Continue the article about the relocated Putrajaya families, starting after its final sentence.

### PASSAGE PROVIDED
#####
Housing is a major worry these days.
Many Malaysians, particularly the younger generation, struggle to find a good place to live, particularly with rising house prices and an increased cost of living. People gripe about finding a suitable place in a suitable location, to say nothing of how to pay for it.
A large group of families in Putrajaya, however, face more serious housing woes than most. They were relocated from their estates 14 years ago, with a promise of being moved to terrace houses.
They are still waiting to this day.
The families were moved to low-cost flats in Taman Permata, Dengkil, which they were told was a temporary measure. This was in 1999. Over one decade later, despite protests, petitions and promises by politicians, they are still there.
To make matters worse, a recent accident at one of the blocks has forced about 80 of those families out of their flats, causing them to live in a makeshift tent for over a month now.
#####
### DATASET RECORDS
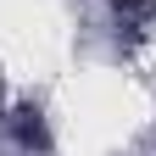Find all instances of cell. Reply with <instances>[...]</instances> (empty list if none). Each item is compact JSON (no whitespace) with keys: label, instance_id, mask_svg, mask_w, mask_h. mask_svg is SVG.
<instances>
[{"label":"cell","instance_id":"obj_1","mask_svg":"<svg viewBox=\"0 0 156 156\" xmlns=\"http://www.w3.org/2000/svg\"><path fill=\"white\" fill-rule=\"evenodd\" d=\"M151 17H156V0H117V34H128V39H140L151 28Z\"/></svg>","mask_w":156,"mask_h":156},{"label":"cell","instance_id":"obj_2","mask_svg":"<svg viewBox=\"0 0 156 156\" xmlns=\"http://www.w3.org/2000/svg\"><path fill=\"white\" fill-rule=\"evenodd\" d=\"M17 140H23L28 151H50V134H45L39 106H17Z\"/></svg>","mask_w":156,"mask_h":156},{"label":"cell","instance_id":"obj_3","mask_svg":"<svg viewBox=\"0 0 156 156\" xmlns=\"http://www.w3.org/2000/svg\"><path fill=\"white\" fill-rule=\"evenodd\" d=\"M0 101H6V89H0Z\"/></svg>","mask_w":156,"mask_h":156}]
</instances>
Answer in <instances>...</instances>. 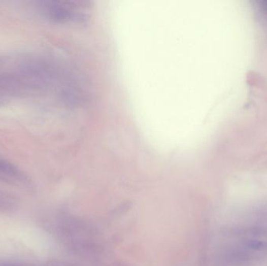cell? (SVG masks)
Segmentation results:
<instances>
[{
  "label": "cell",
  "mask_w": 267,
  "mask_h": 266,
  "mask_svg": "<svg viewBox=\"0 0 267 266\" xmlns=\"http://www.w3.org/2000/svg\"><path fill=\"white\" fill-rule=\"evenodd\" d=\"M80 2H49L46 4V14L57 23L84 24L88 20L86 7Z\"/></svg>",
  "instance_id": "cell-1"
},
{
  "label": "cell",
  "mask_w": 267,
  "mask_h": 266,
  "mask_svg": "<svg viewBox=\"0 0 267 266\" xmlns=\"http://www.w3.org/2000/svg\"><path fill=\"white\" fill-rule=\"evenodd\" d=\"M18 202L12 194L0 192V211L13 212L17 210Z\"/></svg>",
  "instance_id": "cell-2"
},
{
  "label": "cell",
  "mask_w": 267,
  "mask_h": 266,
  "mask_svg": "<svg viewBox=\"0 0 267 266\" xmlns=\"http://www.w3.org/2000/svg\"><path fill=\"white\" fill-rule=\"evenodd\" d=\"M0 173L9 177H20V174L18 169L7 161L0 159Z\"/></svg>",
  "instance_id": "cell-3"
},
{
  "label": "cell",
  "mask_w": 267,
  "mask_h": 266,
  "mask_svg": "<svg viewBox=\"0 0 267 266\" xmlns=\"http://www.w3.org/2000/svg\"><path fill=\"white\" fill-rule=\"evenodd\" d=\"M246 245L251 249L255 250V251H263L267 248L266 243L262 241H258V240H251L246 243Z\"/></svg>",
  "instance_id": "cell-4"
},
{
  "label": "cell",
  "mask_w": 267,
  "mask_h": 266,
  "mask_svg": "<svg viewBox=\"0 0 267 266\" xmlns=\"http://www.w3.org/2000/svg\"><path fill=\"white\" fill-rule=\"evenodd\" d=\"M0 266H22L20 264H14V263L4 262L0 263Z\"/></svg>",
  "instance_id": "cell-5"
},
{
  "label": "cell",
  "mask_w": 267,
  "mask_h": 266,
  "mask_svg": "<svg viewBox=\"0 0 267 266\" xmlns=\"http://www.w3.org/2000/svg\"><path fill=\"white\" fill-rule=\"evenodd\" d=\"M261 7H262V10L267 12V1L261 3Z\"/></svg>",
  "instance_id": "cell-6"
}]
</instances>
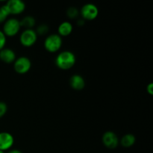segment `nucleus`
Returning <instances> with one entry per match:
<instances>
[{"label":"nucleus","mask_w":153,"mask_h":153,"mask_svg":"<svg viewBox=\"0 0 153 153\" xmlns=\"http://www.w3.org/2000/svg\"><path fill=\"white\" fill-rule=\"evenodd\" d=\"M55 65L62 70H68L73 68L76 63V55L71 51H63L55 58Z\"/></svg>","instance_id":"1"},{"label":"nucleus","mask_w":153,"mask_h":153,"mask_svg":"<svg viewBox=\"0 0 153 153\" xmlns=\"http://www.w3.org/2000/svg\"><path fill=\"white\" fill-rule=\"evenodd\" d=\"M63 40L58 34H52L46 37L43 43L45 49L50 53L58 52L62 47Z\"/></svg>","instance_id":"2"},{"label":"nucleus","mask_w":153,"mask_h":153,"mask_svg":"<svg viewBox=\"0 0 153 153\" xmlns=\"http://www.w3.org/2000/svg\"><path fill=\"white\" fill-rule=\"evenodd\" d=\"M21 28L20 22L16 18H7L3 24L2 32L6 37H13L19 32Z\"/></svg>","instance_id":"3"},{"label":"nucleus","mask_w":153,"mask_h":153,"mask_svg":"<svg viewBox=\"0 0 153 153\" xmlns=\"http://www.w3.org/2000/svg\"><path fill=\"white\" fill-rule=\"evenodd\" d=\"M37 34L35 30L25 29L22 31L19 35V42L24 47H31L34 46L37 40Z\"/></svg>","instance_id":"4"},{"label":"nucleus","mask_w":153,"mask_h":153,"mask_svg":"<svg viewBox=\"0 0 153 153\" xmlns=\"http://www.w3.org/2000/svg\"><path fill=\"white\" fill-rule=\"evenodd\" d=\"M79 14L82 16L84 20L92 21L98 16L99 9L96 4L88 3L82 6V9L79 11Z\"/></svg>","instance_id":"5"},{"label":"nucleus","mask_w":153,"mask_h":153,"mask_svg":"<svg viewBox=\"0 0 153 153\" xmlns=\"http://www.w3.org/2000/svg\"><path fill=\"white\" fill-rule=\"evenodd\" d=\"M31 61L28 57L21 56L16 58L13 62V69L18 74L24 75L31 70Z\"/></svg>","instance_id":"6"},{"label":"nucleus","mask_w":153,"mask_h":153,"mask_svg":"<svg viewBox=\"0 0 153 153\" xmlns=\"http://www.w3.org/2000/svg\"><path fill=\"white\" fill-rule=\"evenodd\" d=\"M103 145L109 149H114L119 146L120 140L116 133L111 131H108L103 134L102 137Z\"/></svg>","instance_id":"7"},{"label":"nucleus","mask_w":153,"mask_h":153,"mask_svg":"<svg viewBox=\"0 0 153 153\" xmlns=\"http://www.w3.org/2000/svg\"><path fill=\"white\" fill-rule=\"evenodd\" d=\"M14 143V137L7 131L0 132V151L5 152L11 149Z\"/></svg>","instance_id":"8"},{"label":"nucleus","mask_w":153,"mask_h":153,"mask_svg":"<svg viewBox=\"0 0 153 153\" xmlns=\"http://www.w3.org/2000/svg\"><path fill=\"white\" fill-rule=\"evenodd\" d=\"M10 15L21 14L25 9V4L21 0H9L5 4Z\"/></svg>","instance_id":"9"},{"label":"nucleus","mask_w":153,"mask_h":153,"mask_svg":"<svg viewBox=\"0 0 153 153\" xmlns=\"http://www.w3.org/2000/svg\"><path fill=\"white\" fill-rule=\"evenodd\" d=\"M16 59V52L10 48H4L0 51V61L5 64H12Z\"/></svg>","instance_id":"10"},{"label":"nucleus","mask_w":153,"mask_h":153,"mask_svg":"<svg viewBox=\"0 0 153 153\" xmlns=\"http://www.w3.org/2000/svg\"><path fill=\"white\" fill-rule=\"evenodd\" d=\"M70 85L73 90L82 91L85 87V81L84 78L80 75H73L70 79Z\"/></svg>","instance_id":"11"},{"label":"nucleus","mask_w":153,"mask_h":153,"mask_svg":"<svg viewBox=\"0 0 153 153\" xmlns=\"http://www.w3.org/2000/svg\"><path fill=\"white\" fill-rule=\"evenodd\" d=\"M73 26L69 21H64L59 25L58 28V34L61 37H67L73 32Z\"/></svg>","instance_id":"12"},{"label":"nucleus","mask_w":153,"mask_h":153,"mask_svg":"<svg viewBox=\"0 0 153 153\" xmlns=\"http://www.w3.org/2000/svg\"><path fill=\"white\" fill-rule=\"evenodd\" d=\"M136 142V137L132 134H126L120 140V144L124 148H129L134 146Z\"/></svg>","instance_id":"13"},{"label":"nucleus","mask_w":153,"mask_h":153,"mask_svg":"<svg viewBox=\"0 0 153 153\" xmlns=\"http://www.w3.org/2000/svg\"><path fill=\"white\" fill-rule=\"evenodd\" d=\"M19 22H20L21 27H23L25 29H31L36 24L35 19L31 16H25Z\"/></svg>","instance_id":"14"},{"label":"nucleus","mask_w":153,"mask_h":153,"mask_svg":"<svg viewBox=\"0 0 153 153\" xmlns=\"http://www.w3.org/2000/svg\"><path fill=\"white\" fill-rule=\"evenodd\" d=\"M9 15H10V13L5 4L1 6L0 7V23L5 22Z\"/></svg>","instance_id":"15"},{"label":"nucleus","mask_w":153,"mask_h":153,"mask_svg":"<svg viewBox=\"0 0 153 153\" xmlns=\"http://www.w3.org/2000/svg\"><path fill=\"white\" fill-rule=\"evenodd\" d=\"M67 16L70 19H74L79 16V10L75 7H70L67 10Z\"/></svg>","instance_id":"16"},{"label":"nucleus","mask_w":153,"mask_h":153,"mask_svg":"<svg viewBox=\"0 0 153 153\" xmlns=\"http://www.w3.org/2000/svg\"><path fill=\"white\" fill-rule=\"evenodd\" d=\"M49 28L46 24H41V25H38L37 28V29L35 30L36 33H37V36H43L45 34H47L49 32Z\"/></svg>","instance_id":"17"},{"label":"nucleus","mask_w":153,"mask_h":153,"mask_svg":"<svg viewBox=\"0 0 153 153\" xmlns=\"http://www.w3.org/2000/svg\"><path fill=\"white\" fill-rule=\"evenodd\" d=\"M7 111V105L4 102L0 101V119L6 114Z\"/></svg>","instance_id":"18"},{"label":"nucleus","mask_w":153,"mask_h":153,"mask_svg":"<svg viewBox=\"0 0 153 153\" xmlns=\"http://www.w3.org/2000/svg\"><path fill=\"white\" fill-rule=\"evenodd\" d=\"M6 42H7V37L2 32V31L0 30V51L5 48Z\"/></svg>","instance_id":"19"},{"label":"nucleus","mask_w":153,"mask_h":153,"mask_svg":"<svg viewBox=\"0 0 153 153\" xmlns=\"http://www.w3.org/2000/svg\"><path fill=\"white\" fill-rule=\"evenodd\" d=\"M146 91H147L148 94L149 95L152 96L153 94V84L152 83H149V85H147L146 87Z\"/></svg>","instance_id":"20"},{"label":"nucleus","mask_w":153,"mask_h":153,"mask_svg":"<svg viewBox=\"0 0 153 153\" xmlns=\"http://www.w3.org/2000/svg\"><path fill=\"white\" fill-rule=\"evenodd\" d=\"M85 20H84L82 18H80V19H79L77 20V25H79V26H82V25H85Z\"/></svg>","instance_id":"21"},{"label":"nucleus","mask_w":153,"mask_h":153,"mask_svg":"<svg viewBox=\"0 0 153 153\" xmlns=\"http://www.w3.org/2000/svg\"><path fill=\"white\" fill-rule=\"evenodd\" d=\"M7 153H22V152H21L20 150H19V149H10V150H8V152Z\"/></svg>","instance_id":"22"},{"label":"nucleus","mask_w":153,"mask_h":153,"mask_svg":"<svg viewBox=\"0 0 153 153\" xmlns=\"http://www.w3.org/2000/svg\"><path fill=\"white\" fill-rule=\"evenodd\" d=\"M0 153H5V152H1V151H0Z\"/></svg>","instance_id":"23"}]
</instances>
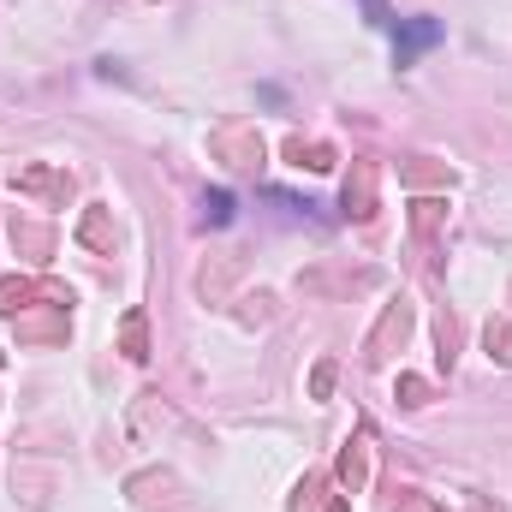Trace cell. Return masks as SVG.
I'll return each mask as SVG.
<instances>
[{
	"mask_svg": "<svg viewBox=\"0 0 512 512\" xmlns=\"http://www.w3.org/2000/svg\"><path fill=\"white\" fill-rule=\"evenodd\" d=\"M435 42H441V24H435V18H411V24L399 30V66H411V60H417L423 48H435Z\"/></svg>",
	"mask_w": 512,
	"mask_h": 512,
	"instance_id": "1",
	"label": "cell"
},
{
	"mask_svg": "<svg viewBox=\"0 0 512 512\" xmlns=\"http://www.w3.org/2000/svg\"><path fill=\"white\" fill-rule=\"evenodd\" d=\"M203 209H209V221H215V227H227V221H233V197H227V191H215Z\"/></svg>",
	"mask_w": 512,
	"mask_h": 512,
	"instance_id": "2",
	"label": "cell"
},
{
	"mask_svg": "<svg viewBox=\"0 0 512 512\" xmlns=\"http://www.w3.org/2000/svg\"><path fill=\"white\" fill-rule=\"evenodd\" d=\"M364 6H370V18H376V24H387V6H382V0H364Z\"/></svg>",
	"mask_w": 512,
	"mask_h": 512,
	"instance_id": "3",
	"label": "cell"
}]
</instances>
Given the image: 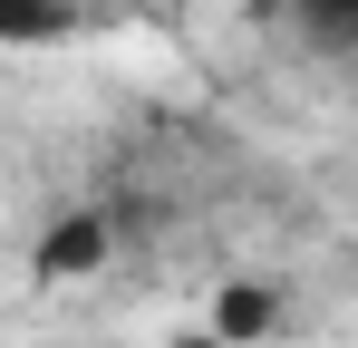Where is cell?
<instances>
[{
  "label": "cell",
  "mask_w": 358,
  "mask_h": 348,
  "mask_svg": "<svg viewBox=\"0 0 358 348\" xmlns=\"http://www.w3.org/2000/svg\"><path fill=\"white\" fill-rule=\"evenodd\" d=\"M59 29H68V10H59V0H0V39H10V49L59 39Z\"/></svg>",
  "instance_id": "obj_2"
},
{
  "label": "cell",
  "mask_w": 358,
  "mask_h": 348,
  "mask_svg": "<svg viewBox=\"0 0 358 348\" xmlns=\"http://www.w3.org/2000/svg\"><path fill=\"white\" fill-rule=\"evenodd\" d=\"M97 261H107V223H97V213H68V223L39 232V271H49V281H78V271H97Z\"/></svg>",
  "instance_id": "obj_1"
},
{
  "label": "cell",
  "mask_w": 358,
  "mask_h": 348,
  "mask_svg": "<svg viewBox=\"0 0 358 348\" xmlns=\"http://www.w3.org/2000/svg\"><path fill=\"white\" fill-rule=\"evenodd\" d=\"M223 339H262L271 329V290H223V319H213Z\"/></svg>",
  "instance_id": "obj_3"
},
{
  "label": "cell",
  "mask_w": 358,
  "mask_h": 348,
  "mask_svg": "<svg viewBox=\"0 0 358 348\" xmlns=\"http://www.w3.org/2000/svg\"><path fill=\"white\" fill-rule=\"evenodd\" d=\"M165 348H252V339H223V329H184V339H165Z\"/></svg>",
  "instance_id": "obj_5"
},
{
  "label": "cell",
  "mask_w": 358,
  "mask_h": 348,
  "mask_svg": "<svg viewBox=\"0 0 358 348\" xmlns=\"http://www.w3.org/2000/svg\"><path fill=\"white\" fill-rule=\"evenodd\" d=\"M349 10H358V0H310V29L339 49V39H349Z\"/></svg>",
  "instance_id": "obj_4"
}]
</instances>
#####
### RESPONSE TO THE TASK
Off to Dengkil
Before researching this story, my only knowledge of the Dengkil Flats came from reading occasional newspaper reports. Like most KL-ites, I didn’t know much. It was with the lowest of expectations, therefore, that a photographer and I drove down to Dengkil, eager to look into the situation for ourselves.
What I found completely surprised me.
I envisioned a community in despair, an embittered people whose experiences in squalor had pushed them towards cynicism and loathing.
What I found, however, was a scene of solidarity, optimism and determination, even in the face of impossible odds and unfulfilled promises.
Taman Permata is located in a quiet part of Dengkil. The place is about fifteen minutes drive from Salak Tinggi, which is a hub of industry now that some of its land was recently acquired by a private company. The area is rife with upcoming development, including a university, premium outlets, and even new townships that are slated to launch in the first quarter of 2014.
In Taman Permata, however, the pace of life moves slower.
We find the flats with the help of the GPS and banners hung up along the roads, with messages such as ‘’PM DON’T WAIT UNTIL WE DIE!” and ‘’WE ARE NOT FOREIGNES” (sic).
After parking our car, we make our way towards a large tent erected in one of the carparks. There are a number of people inside, most aged in their fifties and above. Representatives from local NGOs are also present and speaking to some of them.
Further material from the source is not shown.